Манн вынырнул из светлого проема двери, будто дайвер после глубокого погружения.
– Машина за углом, – сказал он.
– Куда поедем? – спросила Кристина, взяв мужа под руку.
– В церковь святого Юлиана, естественно, – сказал Манн, не глядя на Антона.
У того защемило под ложечкой.
– Там… – он не мог закончить фразу. – Вы нашли…
– Идемте-идемте, – поторопил Манн. – Все увидите на месте.
* * *Вечером площадь перед собором выглядела совсем иначе. Утреннее дерево протянуло ветви вверх, будто гребцы подняли весла для просушки. Стоявшие по периметру площади фонари на низких столбиках, похожих на поднявшихся на цыпочки гномов, освещали не все пространство, а только личные круги, каждый фонарь – свой, и получилось световое многоточие, отграничившее от тьмы то, что тьмой не являлось, но и светом не было – нечто смутное, туманно-знакомое…
Он бывал здесь, да. Вспомнилось. Антон одернул себя – конечно, бывал. Был. Утром. И сразу одернул себя еще раз. Нет. Он не узнал утреннюю площадь. Если бы Манн не привел его сюда со словами «Здесь вы были утром, а вот церковь», то Антон был бы твердо уверен, что пришел сюда впервые. Другое ощущение. Ощущение узнавания чужого, привычное, как кофе по утрам.
Он был здесь. Именно в темноте, когда не горели фонари и площадь была погружена во мрак, как затонувший корабль в морскую пучину. Он шел… да, вот отсюда, откуда они пришли и сейчас, оставив машину на широкой и людной по вечерам Кловениерсбургваль. Он шел в темноте, но шел уверенно, потому что знал дорогу… куда? К храму? Но церковь стояла немного в стороне, Антон вспомнил, как прошел мимо ее угрюмого в темноте силуэта, склонившегося над ним, будто великан, занесший руку с… чем? Это был всего лишь шпиль, неясно различимый на фоне звезд небесных, глядевших, однако, не с далекого неба, а с близкого черного полотна, натянутого над землей и отгородившего людей от мироздания, чтобы души их, отделенные от тела неожиданной и превратной смертью, не могли подняться и попасть в светлый рай.
Странная мысль, совершенно Антону не свойственная, но почему-то пришедшая в голову, когда он медленно шел по плитам площади, стараясь дважды не наступать на одну и ту же, будто в детстве, когда он прыгал по тротуару, следуя какой-нибудь щели в асфальте и боясь с нее сойти, как боится сойти с жизненного пути человек, не уверенный в собственных поступках.
– Антон!
Голос Манна не был ни требовательным, ни даже просительным – было просто произнесено его имя, и Антон подумал, что Манн боится невольным своим отношением, выраженным в интонации, сбить его то ли с мысли, то ли с ощущения, то ли…
– Я здесь, – пробормотал Антон.
– Вот дверь, входите, только держитесь рукой за стену, там темно.
Голос без эмоций, как электронный гид.
Манн вошел первым, Антон за ним, Кристина – последней.

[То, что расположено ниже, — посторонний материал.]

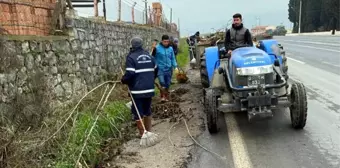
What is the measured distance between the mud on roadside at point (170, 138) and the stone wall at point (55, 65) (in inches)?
66.2

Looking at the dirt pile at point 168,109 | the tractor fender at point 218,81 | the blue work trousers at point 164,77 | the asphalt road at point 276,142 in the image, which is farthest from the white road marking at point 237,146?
the blue work trousers at point 164,77

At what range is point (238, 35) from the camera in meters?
8.05

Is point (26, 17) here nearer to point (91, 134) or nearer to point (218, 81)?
point (91, 134)

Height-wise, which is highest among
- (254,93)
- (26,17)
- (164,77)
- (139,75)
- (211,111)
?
(26,17)

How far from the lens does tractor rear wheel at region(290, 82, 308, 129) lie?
6.43m

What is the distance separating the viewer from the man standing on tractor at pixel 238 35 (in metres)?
8.02

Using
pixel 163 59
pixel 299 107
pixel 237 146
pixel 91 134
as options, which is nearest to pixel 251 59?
pixel 299 107

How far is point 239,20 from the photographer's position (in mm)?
8031

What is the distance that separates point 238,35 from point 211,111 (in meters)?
2.15

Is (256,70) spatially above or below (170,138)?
above

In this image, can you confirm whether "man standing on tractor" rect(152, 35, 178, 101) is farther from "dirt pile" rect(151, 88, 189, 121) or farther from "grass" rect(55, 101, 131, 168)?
"grass" rect(55, 101, 131, 168)

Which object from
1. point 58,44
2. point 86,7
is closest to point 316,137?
point 58,44

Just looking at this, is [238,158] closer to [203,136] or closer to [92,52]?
[203,136]

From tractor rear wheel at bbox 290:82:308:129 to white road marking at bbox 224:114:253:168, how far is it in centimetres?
95
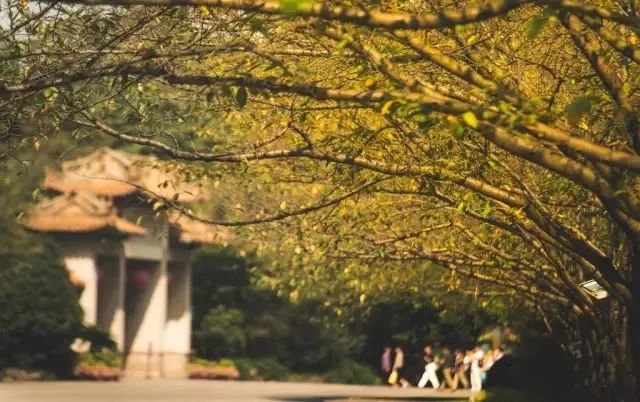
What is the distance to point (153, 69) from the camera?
11484 mm

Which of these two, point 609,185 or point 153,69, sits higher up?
point 153,69

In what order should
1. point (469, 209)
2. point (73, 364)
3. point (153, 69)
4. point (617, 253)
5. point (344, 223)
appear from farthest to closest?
point (73, 364)
point (344, 223)
point (617, 253)
point (469, 209)
point (153, 69)

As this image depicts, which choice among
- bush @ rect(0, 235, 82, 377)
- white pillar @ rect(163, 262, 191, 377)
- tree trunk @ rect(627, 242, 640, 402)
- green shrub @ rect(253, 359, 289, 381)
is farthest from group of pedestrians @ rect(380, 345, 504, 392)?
tree trunk @ rect(627, 242, 640, 402)

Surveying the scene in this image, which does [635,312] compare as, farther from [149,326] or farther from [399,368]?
[149,326]

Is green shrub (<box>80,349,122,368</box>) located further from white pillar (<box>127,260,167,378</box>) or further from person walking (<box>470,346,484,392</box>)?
person walking (<box>470,346,484,392</box>)

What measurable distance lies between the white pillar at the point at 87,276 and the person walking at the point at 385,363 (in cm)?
1041

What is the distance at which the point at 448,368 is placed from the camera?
52125 mm

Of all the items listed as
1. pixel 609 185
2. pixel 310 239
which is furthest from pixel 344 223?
pixel 609 185

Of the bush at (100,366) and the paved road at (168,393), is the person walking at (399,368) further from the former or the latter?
the bush at (100,366)

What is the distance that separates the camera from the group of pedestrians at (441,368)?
46500 millimetres

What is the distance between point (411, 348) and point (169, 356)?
8926 millimetres

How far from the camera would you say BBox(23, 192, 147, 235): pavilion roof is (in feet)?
174

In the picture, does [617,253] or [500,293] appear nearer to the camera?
[617,253]

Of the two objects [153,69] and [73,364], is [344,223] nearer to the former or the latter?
[153,69]
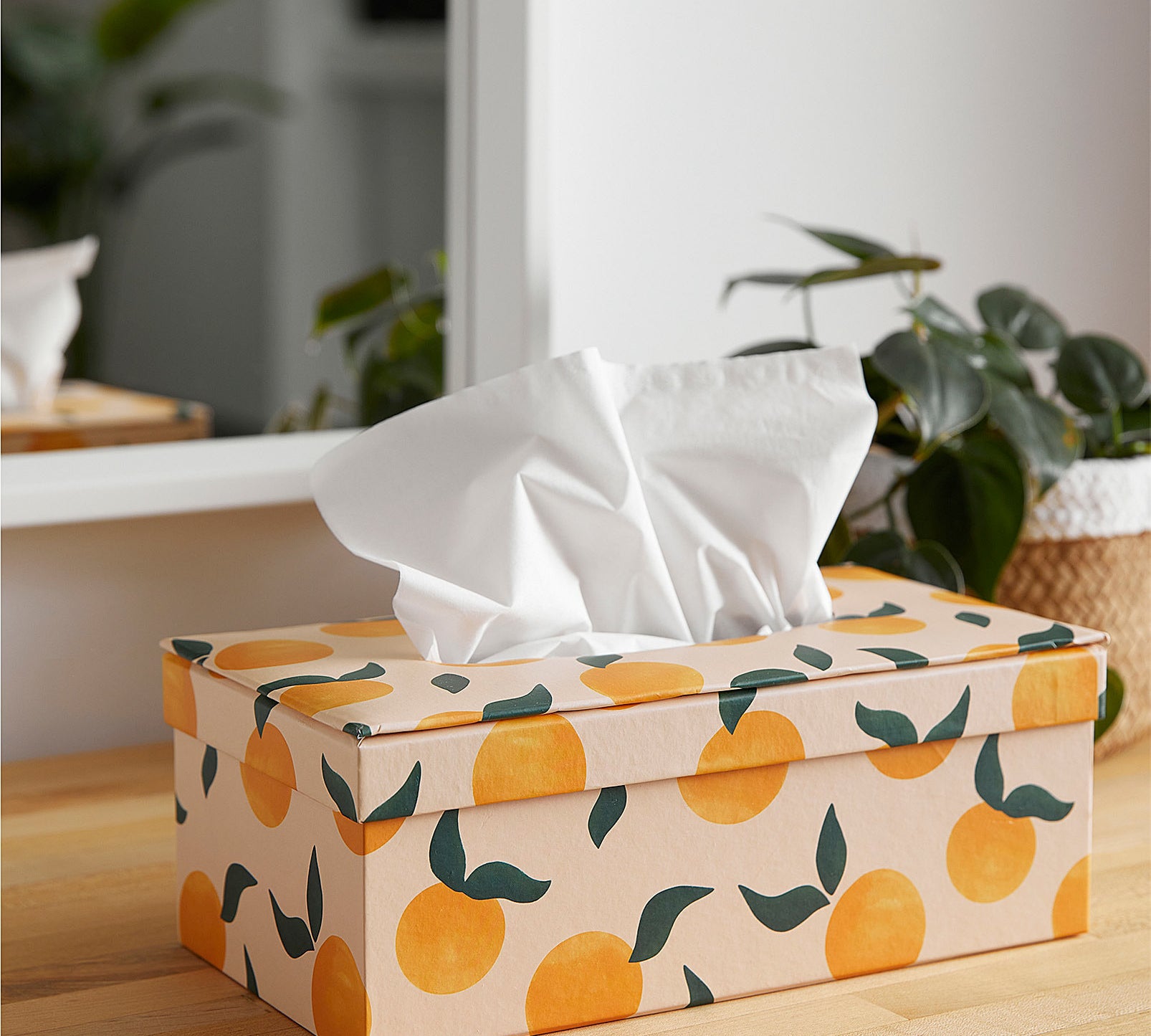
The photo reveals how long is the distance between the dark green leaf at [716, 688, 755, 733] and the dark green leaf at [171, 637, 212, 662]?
230 millimetres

Дверь позади тихо проскрипела, и что-то щелкнуло. От этого не стало ни светлее, ни темнее. Антон остановился, чтобы глаза привыкли… не к полному мраку, здесь все же было какое-то освещение, но трудно было сразу понять, откуда шел слабый рассеянный свет. Впереди, далеко-далеко, будто на другой планете, светились свечи на алтаре. Две свечи или три, Антон не мог сосчитать, ему казалось, что число светлых блесток все время меняется. Две… три… сейчас четыре… опять две…
Он разглядел спинки стоявших рядами скамей, широкий проход, в котором темная фигура обеими руками делала приглашающие жесты.
– Идите за мной, – сказала фигура голосом Манна, и Антон ощутил затылком легкое, ароматное дыхание стоявшей позади него Кристины.
– Сейчас, – пробормотал он и почувствовал ладонь, едва чувствительно взявшую его за локоть. Кристина? Ладонь не подталкивала его, не тянула – она просто была, как указание на то, что он не один, и что мир реален.
Он сделал несколько шагов, потом еще и, наконец, освоившись, довольно быстро пошел за удалявшейся тенью Манна, а ладонь Кристины не вела его, а всего лишь сопровождала.
– Никогда не была в церкви ночью, – произнес тихий женский голос. Антон не был уверен, что это сказала Кристина, скорее нет, она не сказала бы так, не решилась бы нарушить тишину. Тогда – кто?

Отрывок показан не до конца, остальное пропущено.